\( X \) is a normally distributed random variable with mean 41 and standard deviation 22. What is the probability that \( X \) is less than \( 77 ? \) Write your answer as a decimal rounded to the nearest thousandth.

To find the probability that \( X \) is less than \( 77 \) for a normally distributed random variable \( X \) with a mean (\( \mu \)) of 41 and a standard deviation (\( \sigma \)) of 22, follow these steps: 1. **Standardize the Value:** Convert the value \( 77 \) to a standard normal variable \( Z \) using the formula: \[ Z = \frac{X - \mu}{\sigma} = \frac{77 - 41}{22} = \frac{36}{22} \approx 1.636 \] 2. **Find the Cumulative Probability:** Using standard normal distribution tables or a calculator, determine \( \Phi(Z) \), which represents the probability that \( Z \) is less than 1.636. - For \( Z = 1.63 \), \( \Phi(1.63) \approx 0.9484 \). - For \( Z = 1.64 \), \( \Phi(1.64) \approx 0.9495 \).
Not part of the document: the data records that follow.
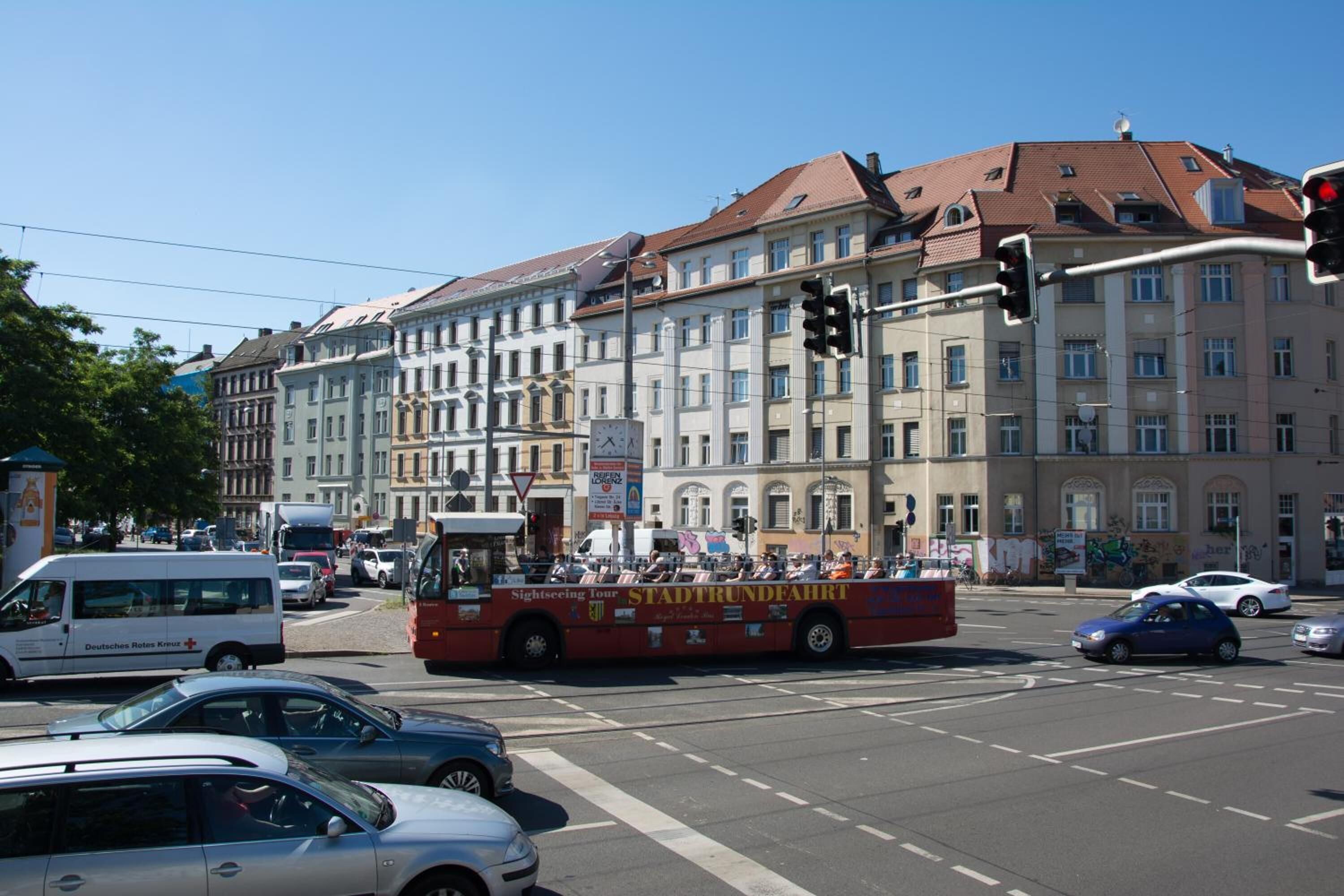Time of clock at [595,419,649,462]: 4:37
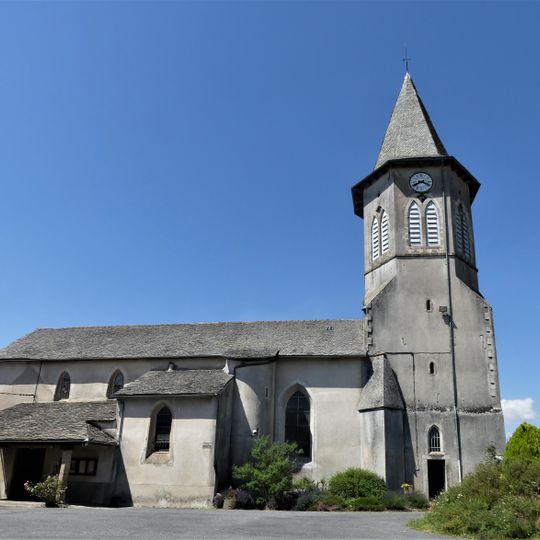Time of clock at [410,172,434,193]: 3:40
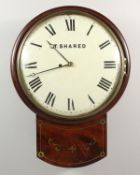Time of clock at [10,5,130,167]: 10:42
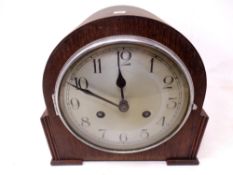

Since \( Z \approx 1.636 \) is closer to 1.64, we can interpolate: \[ \Phi(1.636) \approx 0.949 \] 3. **Conclusion:** The probability that \( X \) is less than \( 77 \) is approximately **0.949** when rounded to the nearest thousandth. **Final Answer:** The probability that \( X \) is less than \( 77 \) is approximately **0.949**.